[Lady Connie by Mrs. Humphry Ward]@TWC D-Link bookLady Connie CHAPTER II 4/43
Never had she forgotten, never had she ceased to resent her own sense of inferiority and disadvantage, beside her brilliant sister-in-law on the occasion of that long past visit.
She could still see Ella Risborough at the All Souls' luncheon given to the newly made D.C.Ls, sitting on the right of the Vice-Chancellor, and holding a kind of court afterwards in the library; a hat that was little more than a wreath of forget-me-nots on her dark hair, and a long, lace cloak draping the still young and graceful figure.
She remembered vividly the soft, responsive eyes and smile, and the court of male worshippers about them.
Professors, tutors young and old, undergraduates and heads of houses, had crowded round the mother and the long-legged, distinguished-looking child, who clung so closely to her side; and if only she could have given Oxford a few more days, the whole place would have been at Ella Risborough's feet.
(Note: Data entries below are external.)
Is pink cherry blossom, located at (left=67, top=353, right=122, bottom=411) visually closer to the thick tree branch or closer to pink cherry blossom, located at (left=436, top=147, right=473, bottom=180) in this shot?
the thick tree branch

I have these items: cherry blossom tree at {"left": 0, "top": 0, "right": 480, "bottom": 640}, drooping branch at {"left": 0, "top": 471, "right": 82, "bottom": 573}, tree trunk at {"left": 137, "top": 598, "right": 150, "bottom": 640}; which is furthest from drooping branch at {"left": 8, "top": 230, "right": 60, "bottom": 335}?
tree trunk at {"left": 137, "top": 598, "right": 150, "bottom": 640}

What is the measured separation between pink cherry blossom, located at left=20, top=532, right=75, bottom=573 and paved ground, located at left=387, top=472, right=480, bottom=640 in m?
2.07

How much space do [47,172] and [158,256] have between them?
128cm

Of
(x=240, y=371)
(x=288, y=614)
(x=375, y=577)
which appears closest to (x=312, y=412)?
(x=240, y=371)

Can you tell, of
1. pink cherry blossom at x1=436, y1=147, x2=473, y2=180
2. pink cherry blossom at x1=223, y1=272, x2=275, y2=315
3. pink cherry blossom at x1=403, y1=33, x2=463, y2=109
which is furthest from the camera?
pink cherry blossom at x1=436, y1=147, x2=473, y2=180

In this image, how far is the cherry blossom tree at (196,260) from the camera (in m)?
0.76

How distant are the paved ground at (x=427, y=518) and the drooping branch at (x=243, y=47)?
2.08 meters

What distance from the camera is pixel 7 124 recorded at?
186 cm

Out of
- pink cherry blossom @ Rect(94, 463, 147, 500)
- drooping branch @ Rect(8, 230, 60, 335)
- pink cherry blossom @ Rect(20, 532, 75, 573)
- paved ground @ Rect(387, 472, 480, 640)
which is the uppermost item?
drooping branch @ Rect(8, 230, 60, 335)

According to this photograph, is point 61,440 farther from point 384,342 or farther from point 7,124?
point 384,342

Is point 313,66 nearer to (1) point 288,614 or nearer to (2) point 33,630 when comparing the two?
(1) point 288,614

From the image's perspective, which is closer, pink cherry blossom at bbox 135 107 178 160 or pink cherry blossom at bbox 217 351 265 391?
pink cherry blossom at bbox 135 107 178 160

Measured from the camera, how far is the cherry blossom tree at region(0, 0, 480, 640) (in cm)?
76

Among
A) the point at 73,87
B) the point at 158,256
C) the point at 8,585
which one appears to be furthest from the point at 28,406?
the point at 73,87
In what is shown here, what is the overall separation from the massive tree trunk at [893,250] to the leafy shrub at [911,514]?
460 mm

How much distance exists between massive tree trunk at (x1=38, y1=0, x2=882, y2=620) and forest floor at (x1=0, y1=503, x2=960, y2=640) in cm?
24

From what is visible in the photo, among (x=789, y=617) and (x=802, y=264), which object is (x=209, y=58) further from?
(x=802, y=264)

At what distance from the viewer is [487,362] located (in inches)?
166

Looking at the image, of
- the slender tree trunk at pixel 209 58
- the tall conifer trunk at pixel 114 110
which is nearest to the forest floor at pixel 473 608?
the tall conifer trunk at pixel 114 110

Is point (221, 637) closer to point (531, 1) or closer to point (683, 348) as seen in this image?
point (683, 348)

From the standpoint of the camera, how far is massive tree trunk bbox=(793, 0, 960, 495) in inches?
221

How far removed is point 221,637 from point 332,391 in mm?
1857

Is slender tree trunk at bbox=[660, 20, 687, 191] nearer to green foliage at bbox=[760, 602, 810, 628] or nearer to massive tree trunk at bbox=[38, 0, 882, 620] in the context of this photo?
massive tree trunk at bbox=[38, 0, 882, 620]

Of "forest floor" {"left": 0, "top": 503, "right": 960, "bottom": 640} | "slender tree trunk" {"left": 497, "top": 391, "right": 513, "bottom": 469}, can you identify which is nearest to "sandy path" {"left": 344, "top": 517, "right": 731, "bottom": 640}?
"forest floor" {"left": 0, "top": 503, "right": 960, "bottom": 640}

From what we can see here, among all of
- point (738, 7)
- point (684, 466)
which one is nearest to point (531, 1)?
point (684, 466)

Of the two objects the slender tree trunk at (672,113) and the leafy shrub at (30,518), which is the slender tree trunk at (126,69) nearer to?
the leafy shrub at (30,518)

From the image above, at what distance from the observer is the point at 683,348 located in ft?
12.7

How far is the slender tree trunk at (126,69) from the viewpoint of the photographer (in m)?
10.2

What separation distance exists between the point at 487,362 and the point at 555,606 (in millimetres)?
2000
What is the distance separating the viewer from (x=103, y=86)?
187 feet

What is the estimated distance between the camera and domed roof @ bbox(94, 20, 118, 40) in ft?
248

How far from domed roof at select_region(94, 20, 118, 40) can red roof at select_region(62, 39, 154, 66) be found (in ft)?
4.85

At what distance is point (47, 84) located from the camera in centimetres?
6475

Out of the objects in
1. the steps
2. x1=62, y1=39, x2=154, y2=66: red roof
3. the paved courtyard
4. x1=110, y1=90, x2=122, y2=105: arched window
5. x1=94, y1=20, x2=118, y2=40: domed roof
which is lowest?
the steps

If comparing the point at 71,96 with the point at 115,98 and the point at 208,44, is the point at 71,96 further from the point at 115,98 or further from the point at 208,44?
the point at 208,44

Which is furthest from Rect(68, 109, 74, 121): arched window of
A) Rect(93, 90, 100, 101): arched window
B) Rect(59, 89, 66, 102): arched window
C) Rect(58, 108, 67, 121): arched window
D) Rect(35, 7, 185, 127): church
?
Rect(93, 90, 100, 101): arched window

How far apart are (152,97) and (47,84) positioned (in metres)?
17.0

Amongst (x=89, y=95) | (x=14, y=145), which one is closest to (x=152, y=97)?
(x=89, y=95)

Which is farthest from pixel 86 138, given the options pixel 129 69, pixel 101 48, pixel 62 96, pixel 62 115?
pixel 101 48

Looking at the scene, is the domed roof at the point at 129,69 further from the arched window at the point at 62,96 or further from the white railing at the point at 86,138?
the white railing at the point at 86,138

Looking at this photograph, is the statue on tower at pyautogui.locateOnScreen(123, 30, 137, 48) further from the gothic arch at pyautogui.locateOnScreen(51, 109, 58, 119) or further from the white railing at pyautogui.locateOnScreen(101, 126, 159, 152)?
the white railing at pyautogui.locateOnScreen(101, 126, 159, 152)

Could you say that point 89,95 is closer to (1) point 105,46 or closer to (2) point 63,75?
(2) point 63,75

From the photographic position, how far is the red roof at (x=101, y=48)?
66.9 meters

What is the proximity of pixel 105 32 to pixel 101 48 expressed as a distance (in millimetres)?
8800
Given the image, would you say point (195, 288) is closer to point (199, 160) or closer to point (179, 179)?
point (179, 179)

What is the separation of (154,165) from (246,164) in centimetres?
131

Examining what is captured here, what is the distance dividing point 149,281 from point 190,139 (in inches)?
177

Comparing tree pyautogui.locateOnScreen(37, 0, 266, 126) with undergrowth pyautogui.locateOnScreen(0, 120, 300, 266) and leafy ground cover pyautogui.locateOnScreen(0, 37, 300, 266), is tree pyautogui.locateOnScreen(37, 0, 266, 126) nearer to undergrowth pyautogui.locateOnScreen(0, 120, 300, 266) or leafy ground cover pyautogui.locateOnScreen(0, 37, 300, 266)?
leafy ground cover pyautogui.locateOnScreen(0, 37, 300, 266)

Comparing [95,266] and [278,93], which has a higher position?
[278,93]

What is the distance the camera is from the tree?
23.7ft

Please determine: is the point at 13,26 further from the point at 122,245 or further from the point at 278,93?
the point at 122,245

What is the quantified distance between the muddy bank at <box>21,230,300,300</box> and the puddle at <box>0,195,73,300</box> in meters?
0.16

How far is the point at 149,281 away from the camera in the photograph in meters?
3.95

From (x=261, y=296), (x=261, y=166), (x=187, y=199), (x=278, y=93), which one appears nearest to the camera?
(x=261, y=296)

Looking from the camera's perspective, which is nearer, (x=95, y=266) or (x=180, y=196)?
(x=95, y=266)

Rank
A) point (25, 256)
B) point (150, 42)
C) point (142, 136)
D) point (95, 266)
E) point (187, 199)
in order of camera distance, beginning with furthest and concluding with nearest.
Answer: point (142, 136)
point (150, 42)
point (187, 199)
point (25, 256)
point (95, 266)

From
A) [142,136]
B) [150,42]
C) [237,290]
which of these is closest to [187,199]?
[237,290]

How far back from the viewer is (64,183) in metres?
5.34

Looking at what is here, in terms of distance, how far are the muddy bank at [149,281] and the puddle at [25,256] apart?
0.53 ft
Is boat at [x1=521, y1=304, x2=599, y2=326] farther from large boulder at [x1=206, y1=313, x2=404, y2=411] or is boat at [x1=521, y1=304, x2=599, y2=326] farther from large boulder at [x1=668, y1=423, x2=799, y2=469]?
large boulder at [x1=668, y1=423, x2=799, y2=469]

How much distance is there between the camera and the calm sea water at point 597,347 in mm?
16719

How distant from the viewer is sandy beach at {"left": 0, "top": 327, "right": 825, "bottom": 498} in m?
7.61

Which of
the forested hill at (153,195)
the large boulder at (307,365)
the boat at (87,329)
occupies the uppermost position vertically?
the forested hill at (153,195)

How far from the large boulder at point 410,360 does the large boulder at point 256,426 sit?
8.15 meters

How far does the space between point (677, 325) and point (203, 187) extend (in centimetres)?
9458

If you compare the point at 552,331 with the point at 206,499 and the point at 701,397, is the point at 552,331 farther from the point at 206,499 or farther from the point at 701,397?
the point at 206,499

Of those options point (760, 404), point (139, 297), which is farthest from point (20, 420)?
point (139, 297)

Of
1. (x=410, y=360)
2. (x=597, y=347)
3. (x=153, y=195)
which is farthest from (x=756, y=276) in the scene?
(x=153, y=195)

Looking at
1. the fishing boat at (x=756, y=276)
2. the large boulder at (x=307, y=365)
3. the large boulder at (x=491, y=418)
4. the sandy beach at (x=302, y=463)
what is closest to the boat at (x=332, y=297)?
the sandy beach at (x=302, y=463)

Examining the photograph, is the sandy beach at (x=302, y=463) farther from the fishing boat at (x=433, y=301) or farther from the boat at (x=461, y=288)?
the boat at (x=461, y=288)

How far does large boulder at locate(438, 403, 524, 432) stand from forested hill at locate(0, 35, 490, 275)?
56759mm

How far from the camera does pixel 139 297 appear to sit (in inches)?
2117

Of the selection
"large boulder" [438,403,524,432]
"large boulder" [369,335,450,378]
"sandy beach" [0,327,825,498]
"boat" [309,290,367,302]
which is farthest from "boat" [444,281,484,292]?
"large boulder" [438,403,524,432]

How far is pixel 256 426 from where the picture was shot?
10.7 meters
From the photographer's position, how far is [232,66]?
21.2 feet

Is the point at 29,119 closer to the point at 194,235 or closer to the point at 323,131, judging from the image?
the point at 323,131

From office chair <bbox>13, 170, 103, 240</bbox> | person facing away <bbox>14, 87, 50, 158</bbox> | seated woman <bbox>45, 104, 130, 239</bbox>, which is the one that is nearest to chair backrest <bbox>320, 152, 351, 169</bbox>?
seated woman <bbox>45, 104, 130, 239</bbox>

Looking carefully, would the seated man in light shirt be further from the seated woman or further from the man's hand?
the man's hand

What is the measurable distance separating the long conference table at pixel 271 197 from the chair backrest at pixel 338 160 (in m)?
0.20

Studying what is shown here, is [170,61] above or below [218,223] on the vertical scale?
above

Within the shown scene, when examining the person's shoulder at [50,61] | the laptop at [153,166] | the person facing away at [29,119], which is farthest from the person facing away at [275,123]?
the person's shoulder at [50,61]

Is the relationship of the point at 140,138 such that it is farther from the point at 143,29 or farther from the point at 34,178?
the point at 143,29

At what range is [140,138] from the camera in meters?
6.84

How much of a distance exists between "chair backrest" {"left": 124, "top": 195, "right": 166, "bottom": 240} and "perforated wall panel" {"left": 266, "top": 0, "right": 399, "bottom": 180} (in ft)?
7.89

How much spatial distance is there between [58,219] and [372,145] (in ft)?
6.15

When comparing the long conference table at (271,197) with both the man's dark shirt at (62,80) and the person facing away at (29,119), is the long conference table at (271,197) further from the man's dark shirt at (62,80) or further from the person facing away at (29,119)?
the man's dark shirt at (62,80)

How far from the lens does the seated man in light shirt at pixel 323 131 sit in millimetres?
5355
"So intelligent too!" said the enthusiastic--"so learned even!" A member of the Roman "Accademia dei Lincei," with only one other woman to keep her company in that august band; and yet so modest, so unpretending, so full of laughter, and life, and sex! Mrs.Hooper, who generally found herself at these official luncheons in a place which her small egotism resented, had watched her sister-in-law from a distance, envying her dress, her title, her wealth, bitterly angry that Ewen's sister should have a place in the world that Ewen's wife could never hope to touch, and irrevocably deciding that Ella Risborough was "fast" and gave herself airs.